Message par Ofterdingen »

Bonsoir à tous,

Etant nouvelle sur ce forum, poster un texte m'apparaît comme étant le meilleur moyen de montrer en filigranes mes souffrances, sans tomber dans le pathos véritable.
Ce texte est récent.

« Médullaire ? Une méduse vivant dans l’air ? »

« L’expérience commune dans la vie commune comme toute expérience unitaire est une monomanie. » Bachelard.

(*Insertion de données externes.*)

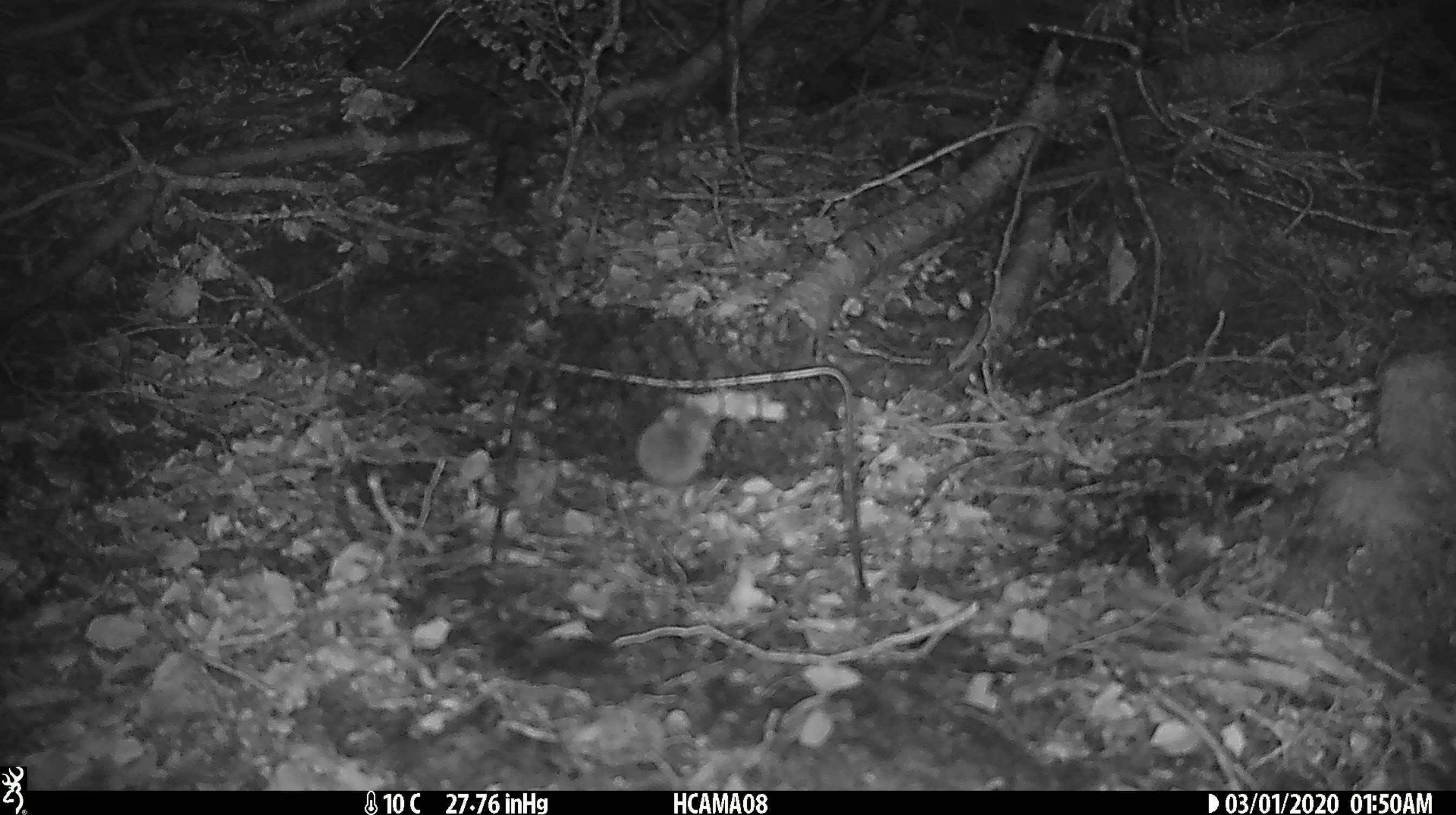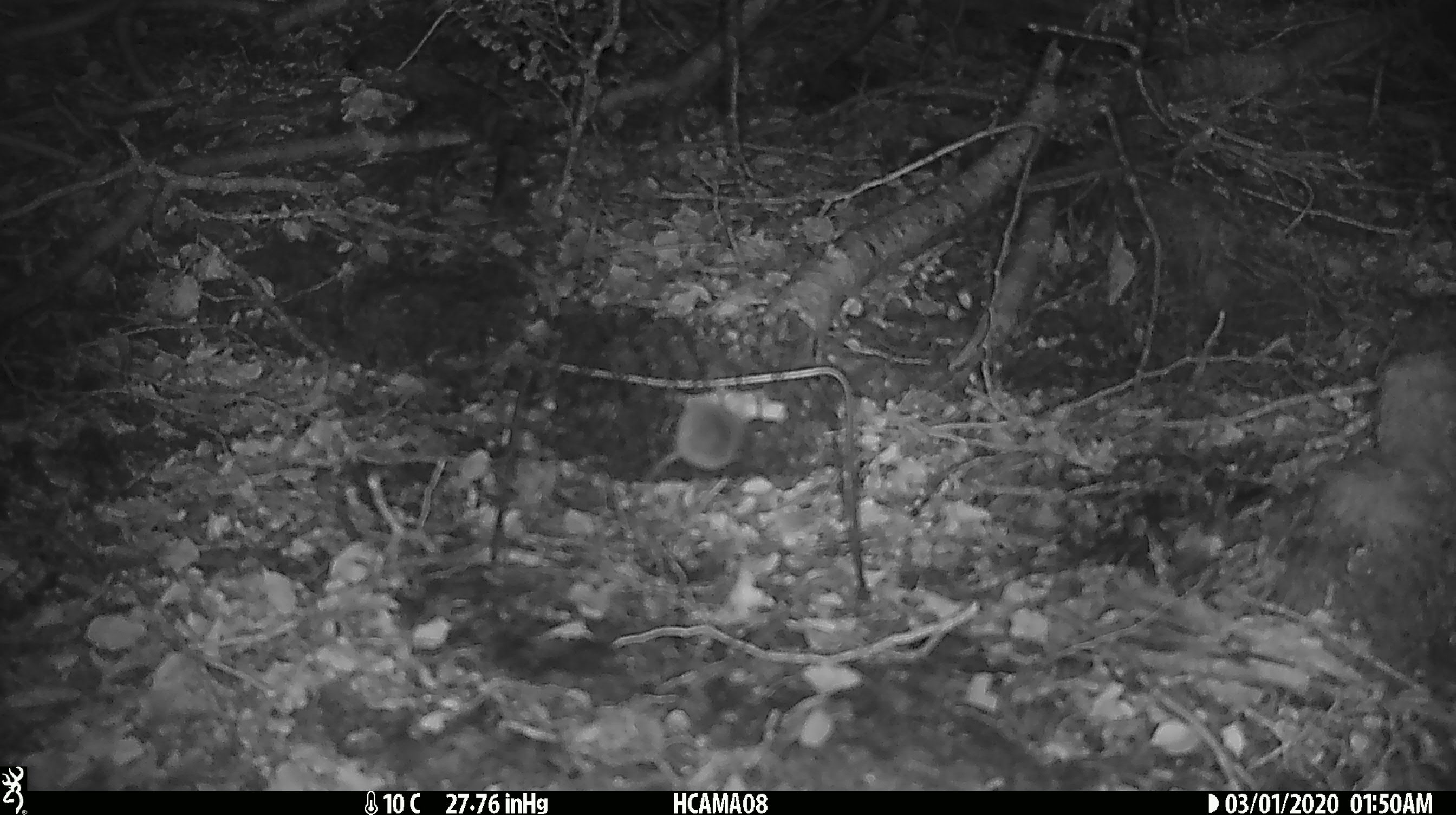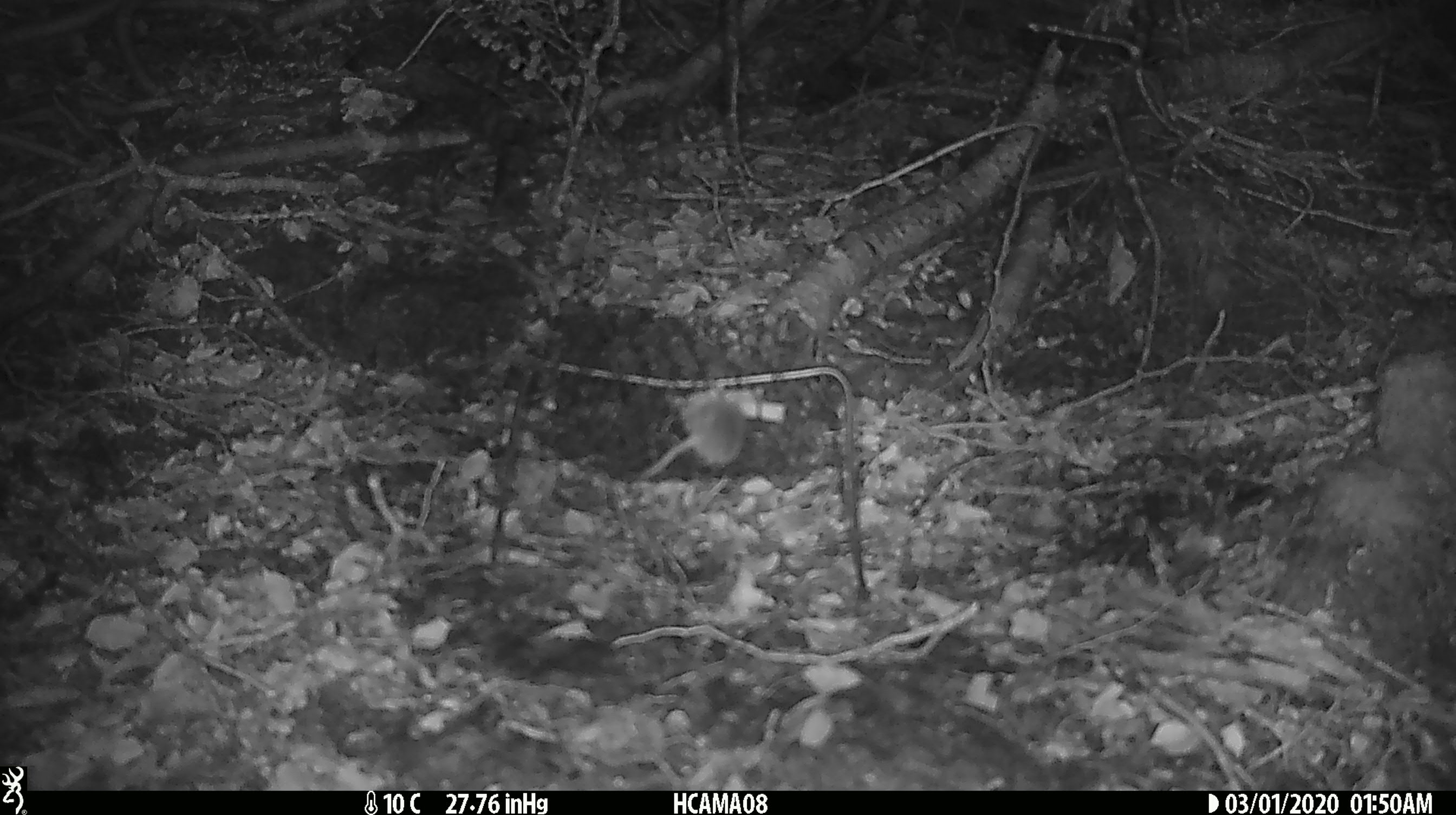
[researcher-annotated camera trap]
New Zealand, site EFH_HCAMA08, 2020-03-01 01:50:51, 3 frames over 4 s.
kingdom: Animalia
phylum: Chordata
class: Mammalia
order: Rodentia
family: Muridae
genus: Mus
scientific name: Mus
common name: mouse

— L’Art peut être une pédagogie douce à la réalité sauvagement pure de l’Au-delà. Ce que je reproche à l’ensemble de l’art moderne, c’est de n’entrevoir qu’à travers le prisme de subjectivité malade d’elle-même. Cela accentue le faux dualisme de l’Immanence et de la Transcendance, et renforce le sentiment de chute ontologique. Ce qu’est l’inverse même d’une démarche mystique. C’est parce que l’Art moderne a perdu ses outils universels et traditionnels permettant de décolorer l’implication du moi au sein de toute création, qu’il n’a généré que des dépressifs prenant la sublimation de leur mal de vivre pour Dieu. Je pense qu’il est sain de déposer son pinceau et de prier lorsqu’on a atteint dans sa tête et dans son cœur les limites fatales de l’Art.

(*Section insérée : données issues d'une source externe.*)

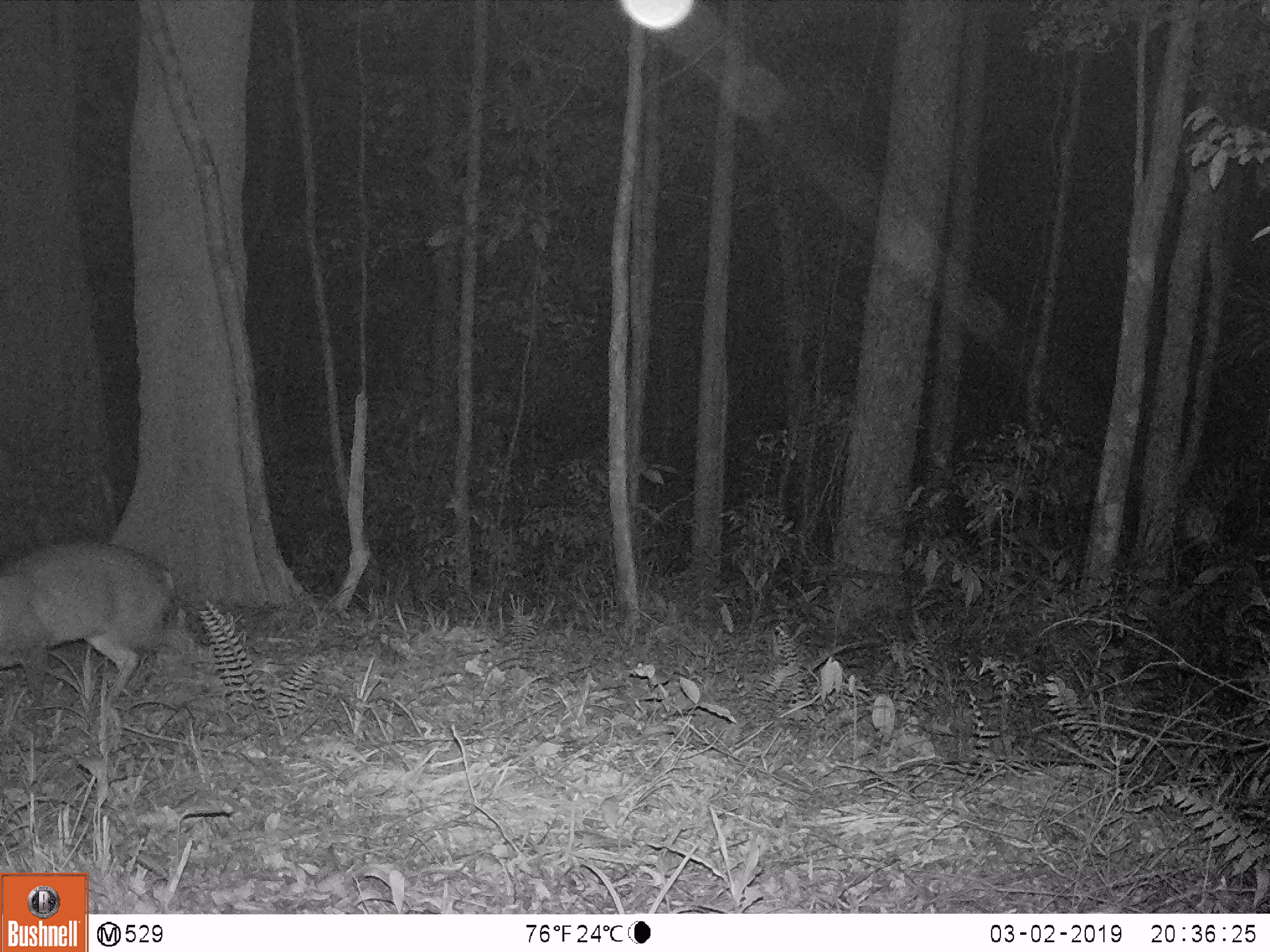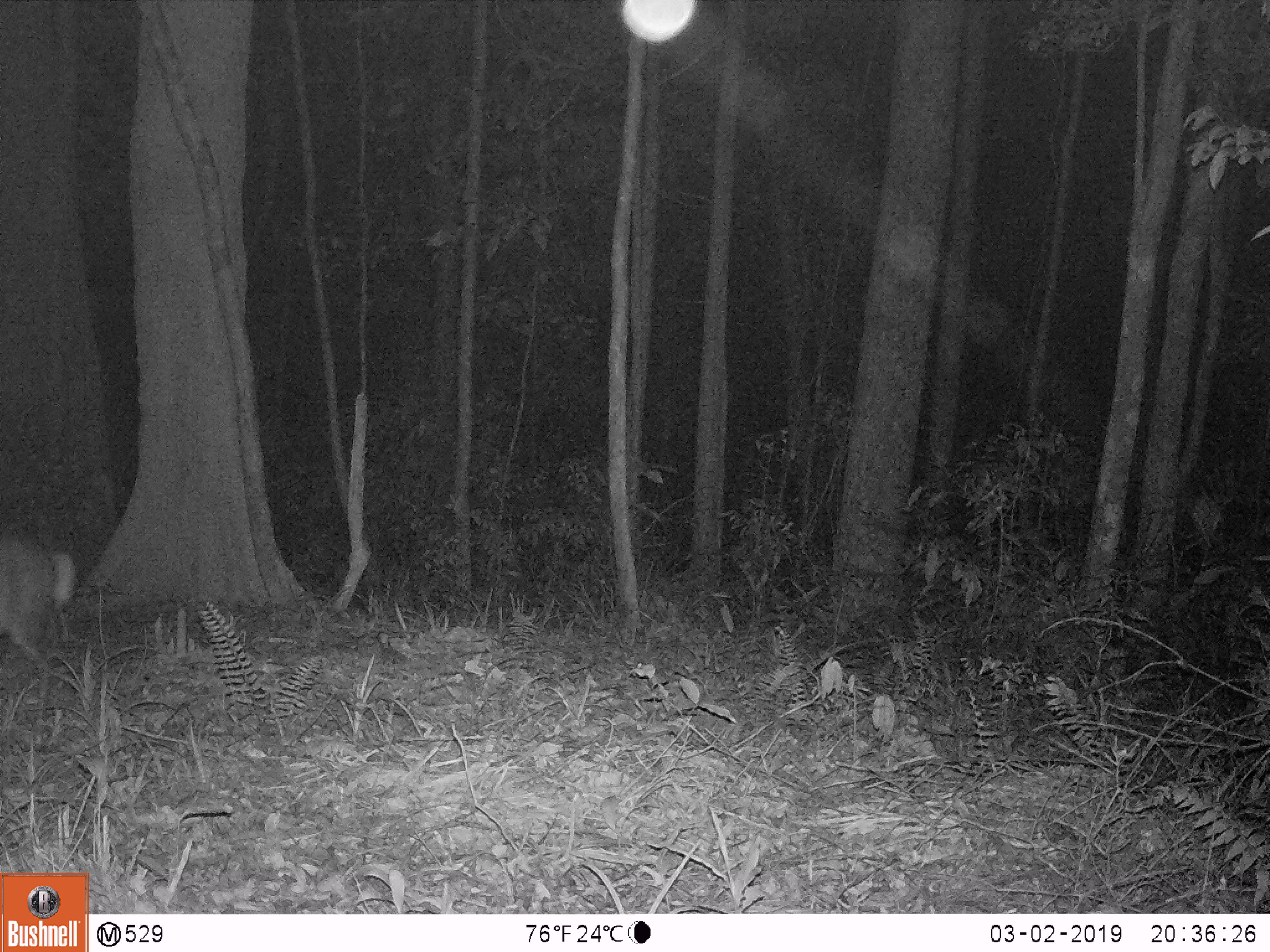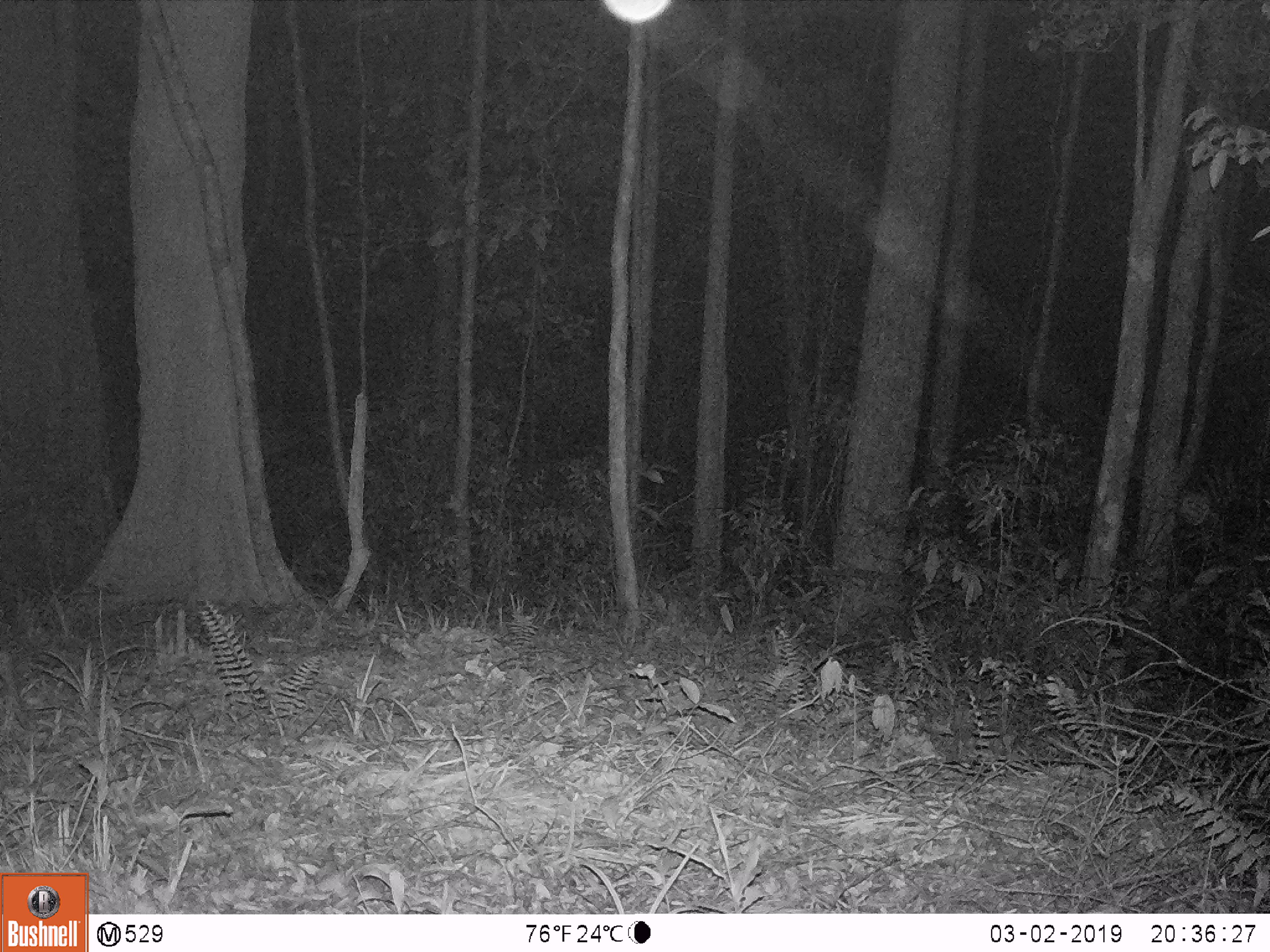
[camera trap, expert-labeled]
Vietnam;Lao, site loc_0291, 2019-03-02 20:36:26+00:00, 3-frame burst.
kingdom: Animalia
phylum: Chordata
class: Mammalia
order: Artiodactyla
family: Cervidae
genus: Muntiacus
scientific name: Muntiacus rooseveltorum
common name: roosevelt's muntjac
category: roosevelts muntjac group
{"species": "roosevelts muntjac group (roosevelt's muntjac) (Muntiacus rooseveltorum)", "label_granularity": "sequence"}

Maximilien avait éjecté cette tirade artérielle alors que je peignais. Je le peignais. Sa peau crénelée et ses pupilles aux linceuls hérétiques semblaient avoir enfanté l’ensemble de son corps. Ses os coulaient sous son visage, ses cheveux comme sesmes s’accouplant tombaient sur son front. Il passait dans mes intestins comme une ombre douloureuse. Quand il fermait les yeux, j’étais l’anguille qui scrutait les sorties fermées et définitives de l’Enfer. J’étais sans hâte de me sentir fugitive.

— Arrête de parler, je n’arrive ni à reproduire tes cernes, ni à cerner tes clavicules.

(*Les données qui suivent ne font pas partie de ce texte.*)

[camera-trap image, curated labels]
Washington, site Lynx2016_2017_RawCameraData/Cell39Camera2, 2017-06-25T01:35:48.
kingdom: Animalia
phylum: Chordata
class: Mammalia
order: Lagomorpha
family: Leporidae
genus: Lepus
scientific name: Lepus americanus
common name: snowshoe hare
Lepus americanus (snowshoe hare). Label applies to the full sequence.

La peinture me permettait d’avoir le sentiment d’ascension sur son corps.
Je dominais ses articulations. J’évulsais ses muscles en les clouant au pinceau. Il se taisait. Pour mieux déployer sa masturbation de nombril :
Il savait que j’avais besoin d’une Muse pour peindre, et que ce besoin, n’était rien d’autre que la négation même de mon talent, et la confirmation de mes faiblesses. Ailleurs, je ne trouverais que des peaux mortes.

Un heure plus tard, il ne put s’empêcher de faire claquer sa langue, prêt à sucer cette gorge mainte fois violée.

— Tu devrais délaisser la littérature, Claire. Tu ferais pâlir Madame Bovary et les rats. Tu as besoin de matière céleste explicite et non de te repaître du Pathos des artistes. L’Art est la nostalgie de Dieu, un réflexe altier de l’Homme, de la chute pour dépasser les murs peints à la M.... de la « réalité ». Cela reste néanmoins, une thérapie sans fin de drogués ignorant l’objet réel de leur quête de l’Absolu. Absolu, ce nom mondain et honteux de Dieu.

Il me regarda, fixement. « Triple trahison, ma chère, tu n’as pas bien cerné ma première côte ». Il troua trois fois la toile de lin tendue.
Je continuais, contournant les cratères. Avec Maximilien, le mensonge n’existait pas. Nous savions quels liens se tramaient. Il m’avait sauvé la vie, je me devais de porter nos deux croix. Lui, souffrait déjà pour le Christ.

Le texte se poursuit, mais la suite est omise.